Alex aka Magobin wrote:
On lun, 2006-04-03 at 14:18 -0700, George Holbert wrote:
>>Uhm...I can try, but in that case, is it possible that I've a problem
>>with replication ?
>
>I don't think so. I've noticed that replication agreements over SSL
>don't seem to care about hostname / CN matching, although they do check
>that the CA is trusted. If I have the wrong impression on this, someone
>please say so :).
>
>In your replication agreements, you'd still want to use the
>'nodo1.domain.example.com' or 'nodo2.domain.example.com' names, as
>'ldap.domain.example.com' would obviously not be specific enough.
>
today I tried to issue 2 server certs using the same CA...using the same
CN...I can make correctly the certs and in Manage Certificate I can see
both server certs with the same name...but when I try to establish ssl
encryption between servers:
NSMMReplicationPlugin -agmt="cn="Replication to
nodo1.domain.example.com""(nodo1:636): Simple bind failed, LDAP sdk
error 81 (Can't contact LDAP server), Netscape Portable Runtime error-
12276 (Unable to communicate securely with peer: requested domain name
does not match the server's certificate.)

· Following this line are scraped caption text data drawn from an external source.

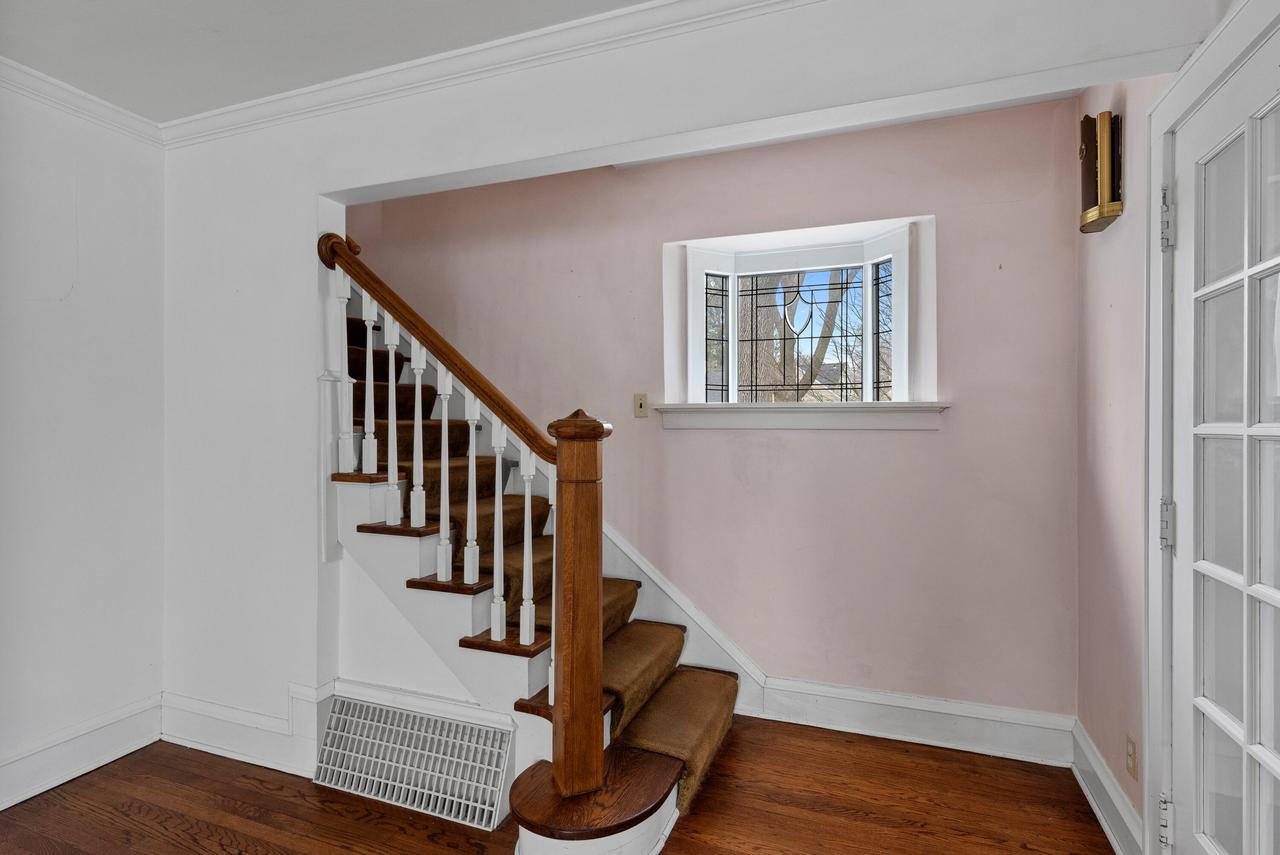 2045 Underwood AVENUE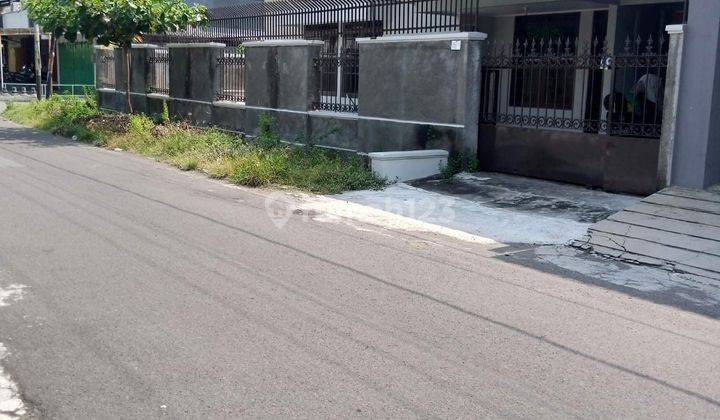 Rumah luas bersih terawat siap huni di perumahan Solo Baru. 
 1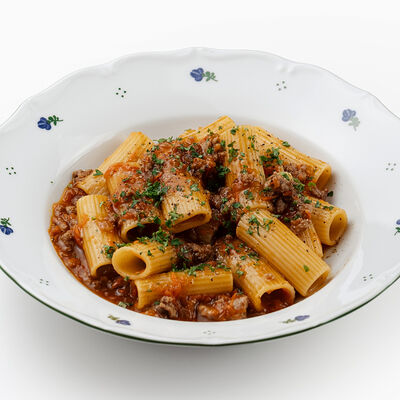 Макароны по-флотски в Begin cafe по цене 680 ₽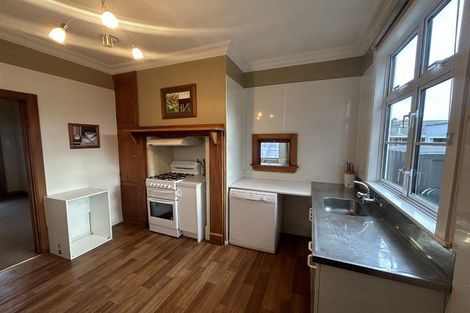 Photo of property in 107 Heretaunga Street, Palmerston North, 4414
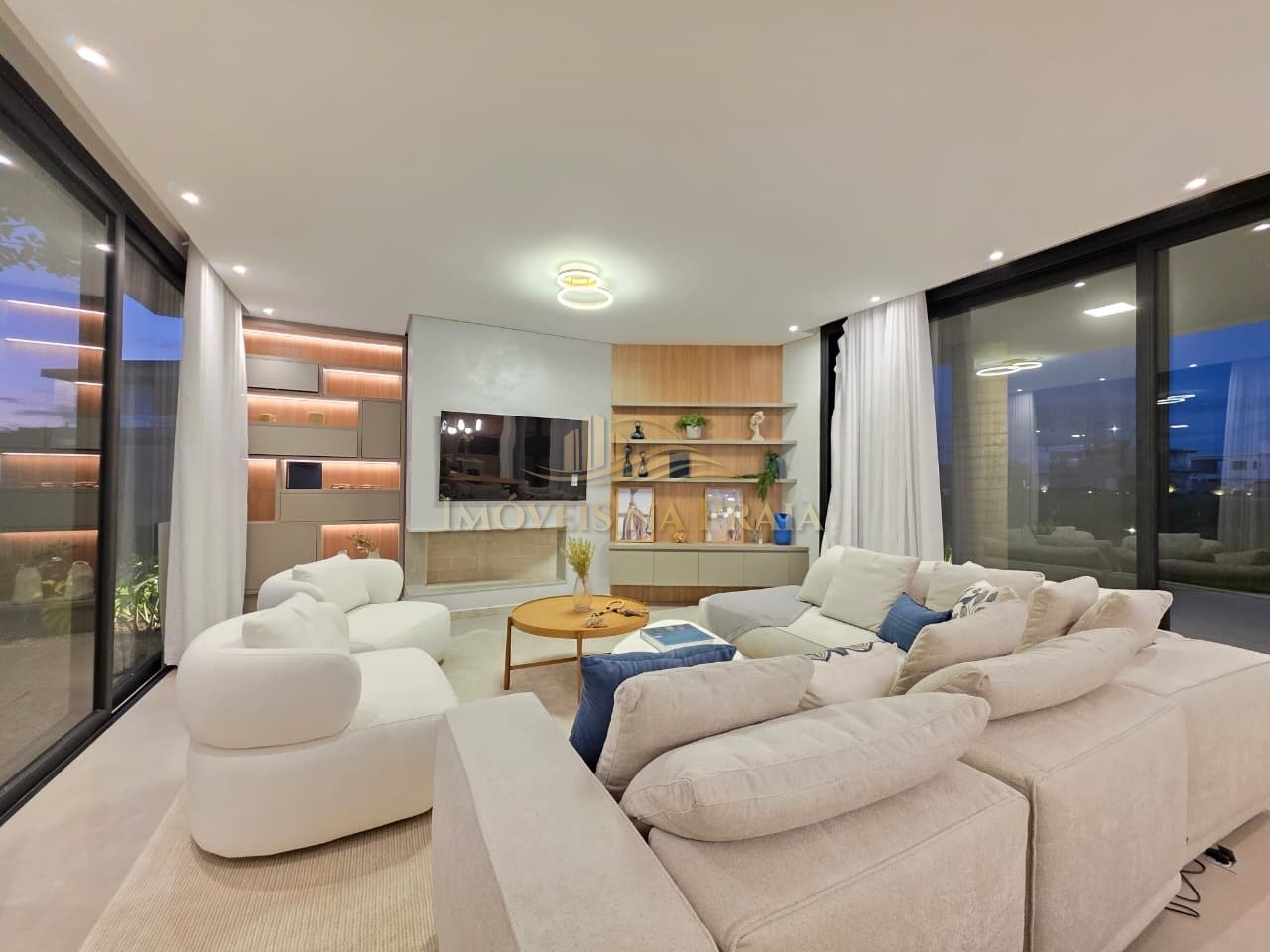 Foto 3 — Casa em Condomínio no Costa Serena.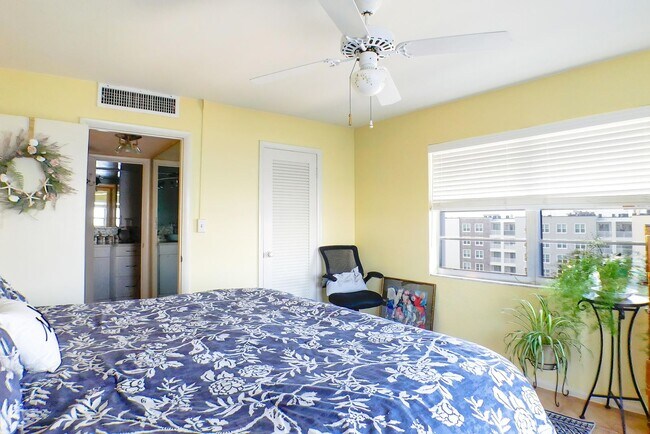 Building Photo - Stunning Fort Myers Condo with Water View!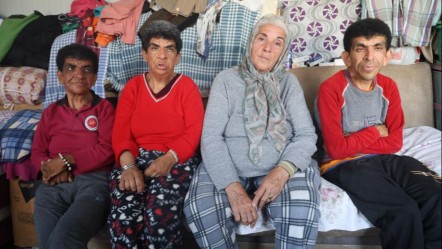 72 yaşındaki kadın 3 engelli evladına bir başına bakıyor! En çok istediği şey ise yürekleri burkuyor - Yaşam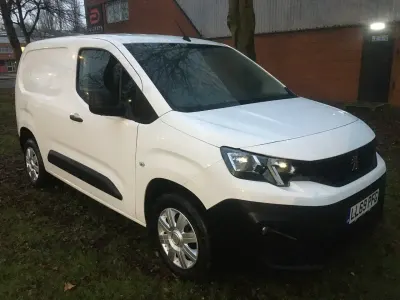 Used Peugeot Partner 131 HP (96 kW) 2019 White MPV
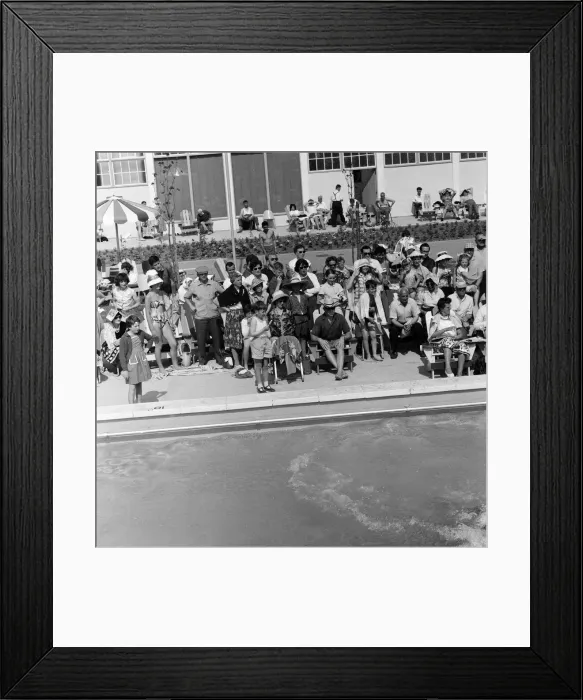 Framed Print : Holidaymakers enjoying their holiday at Butlins Holiday Camp, Minehead. 6th June 1962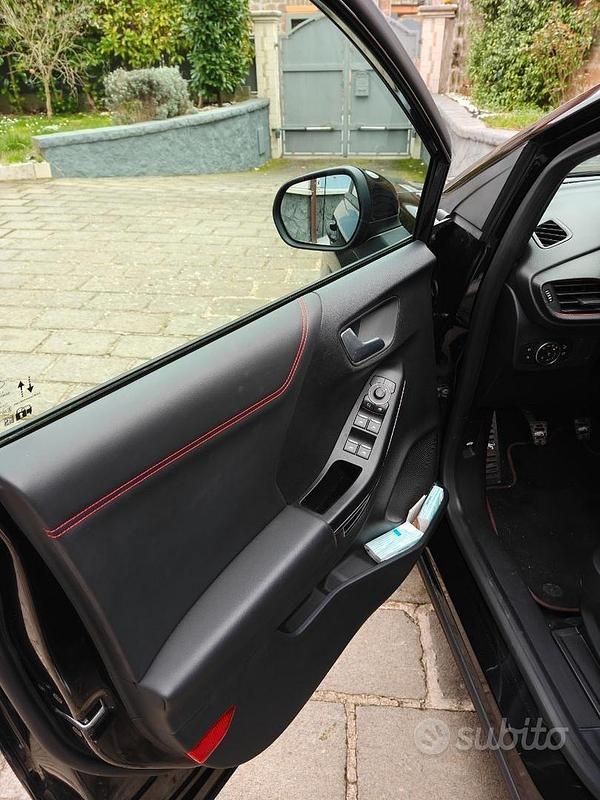 Usata Ford Puma ST-Line X 125 CV (91 kW) 2023 Nero SUV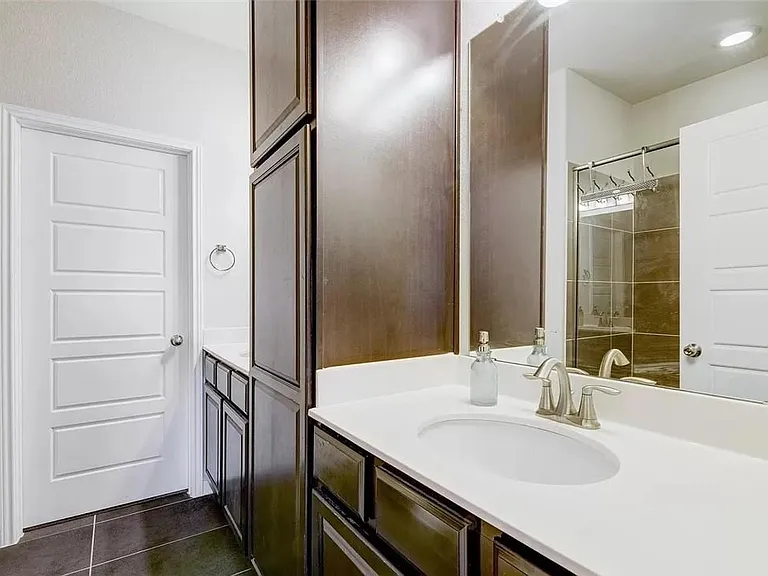 2304 S Lakeline Blvd #213 — Photo 15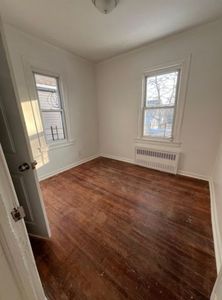 (Undisclosed Address), Far Rockaway, NY, 11691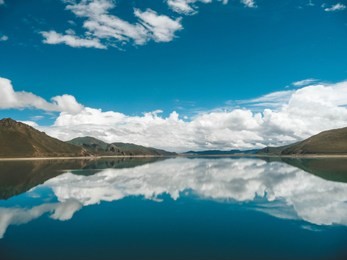 yamdrok lake a sacred lake in tibet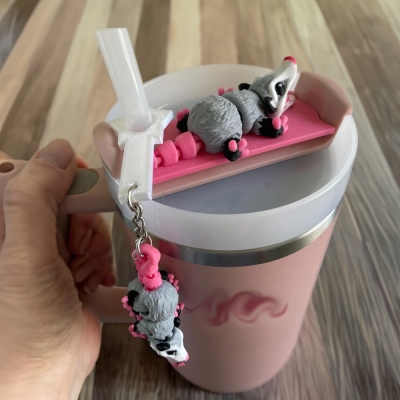 3D Printed Opossum Tumbler Topper with 2 Baby Opossums, Cup Charm for 30/40oz Tumbler, Tumbler Accessories, Birthday Gift for Family/Friends/Her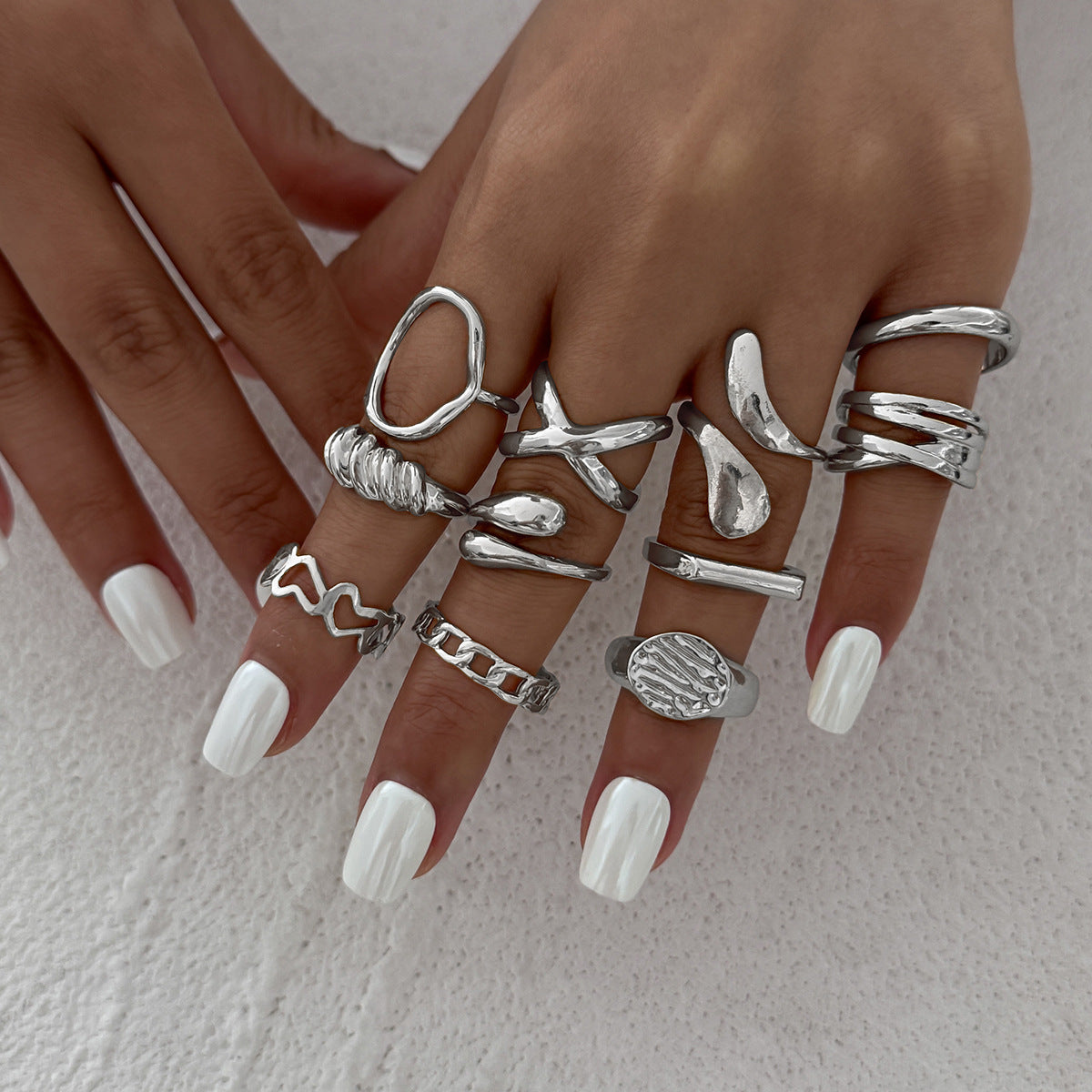 Anillo de aleación geométrica minimalista con acabado de superficie fundida tipo líquido para mujer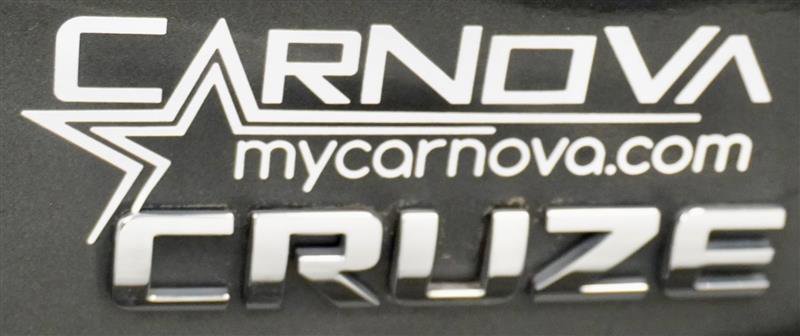 Used 2018 Chevrolet Cruze LT w/ Convenience Package FWD image 43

Is there someone that use two server Fedora DS to authenticate clients?
Even if I can browse in clear mode FDS both on nodo1 and nodo2...in
encrypt mode only one can certificate my clients?
This isn't an SSL problem, it's a problem with the way you are trying to
use it. You are trying to present the world with a single directory
server and behind the scenes have 2 physical servers. Nothing wrong with
this but you were told a while back that this could be a problem.
You basically need your machine to answer to 2 separate things: its
"real" hostname and the "cluster" hostname.
As I see it, there are 2 ways to resolve this. I'm not a DS engineer so
I can't say which one is more plausible/possible, and there may be other
ways that I'm not seeing.
1. The easiest solution is to use a wildcard in the SSL server
certificate hostname:
CN=*.example.com. This is super ugly but should
work. Note that you'll never get a CA like Verisign to issue you a
wildcard server certificate. So if you are using your own self-signed CA
during testing and plan to get server certs later from another CA beware.
2. I wonder if it is possible to set up multiple listeners and assign a
separate SSL certificate to each one. Then you could have
CN=host1.example.com on say port 638 for replication and
CN=ldap.example.com on 636 for general use.
I don't know of #2 is even possible right now. #1 definitely is but has
issues. One of the reasons for SSL is to prevent man-in-the-middle
attacks. This is preceisely the problem you are having. SSL is detecting
that things aren't lining up like they should and preventing you from
continuing. While a wildcard certificate will get around this you must
understand that you are also giving up a certain amount of security.
It makes no difference if the data on the wire is encrypted if it is
going to be decrypted at the wrong place on the other end. Just remember
that there is a trade-off between security and convenience.